-- Start of RECORDED DATA --
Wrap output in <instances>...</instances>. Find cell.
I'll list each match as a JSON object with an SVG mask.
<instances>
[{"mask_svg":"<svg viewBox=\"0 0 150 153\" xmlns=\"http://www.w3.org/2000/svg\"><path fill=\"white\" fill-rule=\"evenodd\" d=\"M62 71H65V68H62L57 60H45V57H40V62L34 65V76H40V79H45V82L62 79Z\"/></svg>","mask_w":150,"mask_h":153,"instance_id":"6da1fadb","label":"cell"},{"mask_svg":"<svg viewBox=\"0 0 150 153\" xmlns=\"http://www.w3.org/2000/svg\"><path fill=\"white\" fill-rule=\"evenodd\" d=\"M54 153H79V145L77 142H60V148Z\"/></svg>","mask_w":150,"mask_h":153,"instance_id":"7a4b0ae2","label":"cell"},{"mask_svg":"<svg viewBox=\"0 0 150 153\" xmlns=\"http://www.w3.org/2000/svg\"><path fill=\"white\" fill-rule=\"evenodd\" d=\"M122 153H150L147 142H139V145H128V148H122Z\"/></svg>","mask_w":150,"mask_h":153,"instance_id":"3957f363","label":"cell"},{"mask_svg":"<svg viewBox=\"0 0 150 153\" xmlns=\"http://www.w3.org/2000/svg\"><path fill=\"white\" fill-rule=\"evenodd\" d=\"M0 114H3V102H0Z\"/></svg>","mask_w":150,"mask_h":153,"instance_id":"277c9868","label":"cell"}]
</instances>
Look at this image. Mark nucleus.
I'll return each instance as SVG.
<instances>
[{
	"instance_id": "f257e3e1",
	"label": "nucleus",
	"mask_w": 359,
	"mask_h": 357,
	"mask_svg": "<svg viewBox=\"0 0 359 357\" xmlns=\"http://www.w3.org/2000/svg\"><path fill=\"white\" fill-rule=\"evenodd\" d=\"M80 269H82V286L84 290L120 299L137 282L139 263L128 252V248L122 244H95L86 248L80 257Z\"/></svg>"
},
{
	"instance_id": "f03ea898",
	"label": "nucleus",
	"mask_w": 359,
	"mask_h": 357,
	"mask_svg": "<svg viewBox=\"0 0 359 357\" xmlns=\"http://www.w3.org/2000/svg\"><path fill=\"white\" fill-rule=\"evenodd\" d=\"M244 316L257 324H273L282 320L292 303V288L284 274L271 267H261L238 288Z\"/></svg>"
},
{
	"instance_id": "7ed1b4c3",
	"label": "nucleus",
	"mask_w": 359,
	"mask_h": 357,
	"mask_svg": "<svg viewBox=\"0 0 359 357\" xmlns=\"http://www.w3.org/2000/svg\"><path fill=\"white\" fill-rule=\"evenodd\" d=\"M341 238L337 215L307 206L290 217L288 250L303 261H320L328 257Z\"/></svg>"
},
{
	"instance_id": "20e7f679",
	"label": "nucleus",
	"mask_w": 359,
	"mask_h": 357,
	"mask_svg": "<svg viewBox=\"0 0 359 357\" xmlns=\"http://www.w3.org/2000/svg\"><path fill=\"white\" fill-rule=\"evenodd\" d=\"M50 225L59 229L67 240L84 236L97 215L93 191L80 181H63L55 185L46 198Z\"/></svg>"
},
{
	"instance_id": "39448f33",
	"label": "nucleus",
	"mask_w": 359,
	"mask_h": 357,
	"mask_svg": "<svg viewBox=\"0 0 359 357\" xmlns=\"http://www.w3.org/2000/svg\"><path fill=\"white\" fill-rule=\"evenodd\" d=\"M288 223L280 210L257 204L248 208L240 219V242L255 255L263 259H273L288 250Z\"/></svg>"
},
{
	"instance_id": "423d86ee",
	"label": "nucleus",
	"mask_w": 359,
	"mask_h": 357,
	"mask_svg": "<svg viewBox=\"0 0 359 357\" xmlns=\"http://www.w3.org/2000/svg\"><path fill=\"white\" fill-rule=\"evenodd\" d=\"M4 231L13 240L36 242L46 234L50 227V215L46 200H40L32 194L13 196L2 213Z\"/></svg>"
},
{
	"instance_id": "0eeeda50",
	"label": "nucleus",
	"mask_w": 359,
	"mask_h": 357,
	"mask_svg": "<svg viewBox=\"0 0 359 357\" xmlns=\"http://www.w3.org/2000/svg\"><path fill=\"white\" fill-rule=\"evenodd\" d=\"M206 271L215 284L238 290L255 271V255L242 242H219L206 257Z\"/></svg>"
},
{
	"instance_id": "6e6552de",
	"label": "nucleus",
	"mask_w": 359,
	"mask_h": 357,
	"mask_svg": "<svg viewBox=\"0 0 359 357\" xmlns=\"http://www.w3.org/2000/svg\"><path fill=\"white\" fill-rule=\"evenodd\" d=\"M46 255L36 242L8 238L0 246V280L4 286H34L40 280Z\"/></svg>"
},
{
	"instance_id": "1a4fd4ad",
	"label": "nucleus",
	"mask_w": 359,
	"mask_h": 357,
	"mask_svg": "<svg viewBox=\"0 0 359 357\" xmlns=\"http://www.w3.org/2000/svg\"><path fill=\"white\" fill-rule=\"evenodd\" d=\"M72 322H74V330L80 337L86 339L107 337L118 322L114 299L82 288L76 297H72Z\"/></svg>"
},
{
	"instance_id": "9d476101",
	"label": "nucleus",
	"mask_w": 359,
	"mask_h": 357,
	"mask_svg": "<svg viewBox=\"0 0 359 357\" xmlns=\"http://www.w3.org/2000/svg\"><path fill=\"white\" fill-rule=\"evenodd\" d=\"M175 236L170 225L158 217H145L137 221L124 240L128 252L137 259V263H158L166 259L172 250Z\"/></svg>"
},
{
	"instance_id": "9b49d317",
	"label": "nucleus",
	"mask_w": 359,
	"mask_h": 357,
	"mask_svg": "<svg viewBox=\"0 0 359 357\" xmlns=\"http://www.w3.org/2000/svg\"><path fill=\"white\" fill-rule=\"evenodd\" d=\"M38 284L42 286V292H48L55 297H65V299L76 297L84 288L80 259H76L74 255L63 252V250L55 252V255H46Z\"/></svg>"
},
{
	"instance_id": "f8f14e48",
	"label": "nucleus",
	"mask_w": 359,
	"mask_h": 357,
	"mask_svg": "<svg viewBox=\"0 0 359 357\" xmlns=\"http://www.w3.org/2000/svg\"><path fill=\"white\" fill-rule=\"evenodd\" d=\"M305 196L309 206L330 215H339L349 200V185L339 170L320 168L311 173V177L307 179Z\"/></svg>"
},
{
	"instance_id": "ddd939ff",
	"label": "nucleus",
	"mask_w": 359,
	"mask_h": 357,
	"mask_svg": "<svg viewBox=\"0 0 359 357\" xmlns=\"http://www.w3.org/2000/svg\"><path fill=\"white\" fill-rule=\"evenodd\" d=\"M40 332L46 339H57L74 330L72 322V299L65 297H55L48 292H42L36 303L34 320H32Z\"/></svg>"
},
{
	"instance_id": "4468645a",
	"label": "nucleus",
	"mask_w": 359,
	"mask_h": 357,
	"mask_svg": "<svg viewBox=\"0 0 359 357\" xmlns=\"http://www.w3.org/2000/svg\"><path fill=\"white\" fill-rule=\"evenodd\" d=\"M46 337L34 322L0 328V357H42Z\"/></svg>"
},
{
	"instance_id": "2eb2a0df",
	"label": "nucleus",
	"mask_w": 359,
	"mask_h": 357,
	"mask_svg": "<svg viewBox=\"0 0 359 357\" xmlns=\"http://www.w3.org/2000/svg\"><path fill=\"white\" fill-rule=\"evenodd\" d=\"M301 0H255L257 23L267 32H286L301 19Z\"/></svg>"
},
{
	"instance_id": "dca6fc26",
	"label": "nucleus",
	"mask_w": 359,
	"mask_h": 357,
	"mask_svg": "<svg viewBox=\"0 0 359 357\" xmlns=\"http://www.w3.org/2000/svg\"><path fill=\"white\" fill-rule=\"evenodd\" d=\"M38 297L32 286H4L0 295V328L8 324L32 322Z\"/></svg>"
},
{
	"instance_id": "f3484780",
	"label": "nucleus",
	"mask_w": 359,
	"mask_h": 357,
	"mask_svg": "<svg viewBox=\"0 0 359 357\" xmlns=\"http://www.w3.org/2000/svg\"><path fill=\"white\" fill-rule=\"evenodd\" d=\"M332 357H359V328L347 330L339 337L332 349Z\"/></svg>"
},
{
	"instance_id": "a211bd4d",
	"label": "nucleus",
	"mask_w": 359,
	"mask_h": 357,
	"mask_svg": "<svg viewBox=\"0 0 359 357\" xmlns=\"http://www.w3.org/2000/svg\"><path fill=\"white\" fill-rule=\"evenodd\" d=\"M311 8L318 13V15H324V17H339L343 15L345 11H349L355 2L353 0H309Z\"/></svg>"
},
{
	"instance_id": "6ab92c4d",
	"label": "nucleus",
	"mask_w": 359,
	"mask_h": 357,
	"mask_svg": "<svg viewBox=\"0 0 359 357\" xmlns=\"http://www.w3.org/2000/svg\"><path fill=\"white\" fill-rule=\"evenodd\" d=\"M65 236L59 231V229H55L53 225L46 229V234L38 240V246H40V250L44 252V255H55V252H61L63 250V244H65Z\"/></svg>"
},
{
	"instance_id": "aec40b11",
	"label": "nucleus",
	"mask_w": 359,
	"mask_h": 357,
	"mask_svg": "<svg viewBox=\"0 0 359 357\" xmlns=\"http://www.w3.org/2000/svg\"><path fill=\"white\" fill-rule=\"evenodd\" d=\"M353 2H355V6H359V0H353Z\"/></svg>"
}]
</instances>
-- End of RECORDED DATA --
Select and copy every line of the material above that contains the string "cell". Case matters, so a match must have the same capital and small letters.

Wrap output in <instances>...</instances>. Find cell.
[{"mask_svg":"<svg viewBox=\"0 0 150 153\" xmlns=\"http://www.w3.org/2000/svg\"><path fill=\"white\" fill-rule=\"evenodd\" d=\"M62 71H65V68H62L57 60H45V57H40V62L34 65V76H40V79H45V82L62 79Z\"/></svg>","mask_w":150,"mask_h":153,"instance_id":"6da1fadb","label":"cell"},{"mask_svg":"<svg viewBox=\"0 0 150 153\" xmlns=\"http://www.w3.org/2000/svg\"><path fill=\"white\" fill-rule=\"evenodd\" d=\"M54 153H79V145L77 142H60V148Z\"/></svg>","mask_w":150,"mask_h":153,"instance_id":"7a4b0ae2","label":"cell"},{"mask_svg":"<svg viewBox=\"0 0 150 153\" xmlns=\"http://www.w3.org/2000/svg\"><path fill=\"white\" fill-rule=\"evenodd\" d=\"M122 153H150L147 142H139V145H128V148H122Z\"/></svg>","mask_w":150,"mask_h":153,"instance_id":"3957f363","label":"cell"},{"mask_svg":"<svg viewBox=\"0 0 150 153\" xmlns=\"http://www.w3.org/2000/svg\"><path fill=\"white\" fill-rule=\"evenodd\" d=\"M0 114H3V102H0Z\"/></svg>","mask_w":150,"mask_h":153,"instance_id":"277c9868","label":"cell"}]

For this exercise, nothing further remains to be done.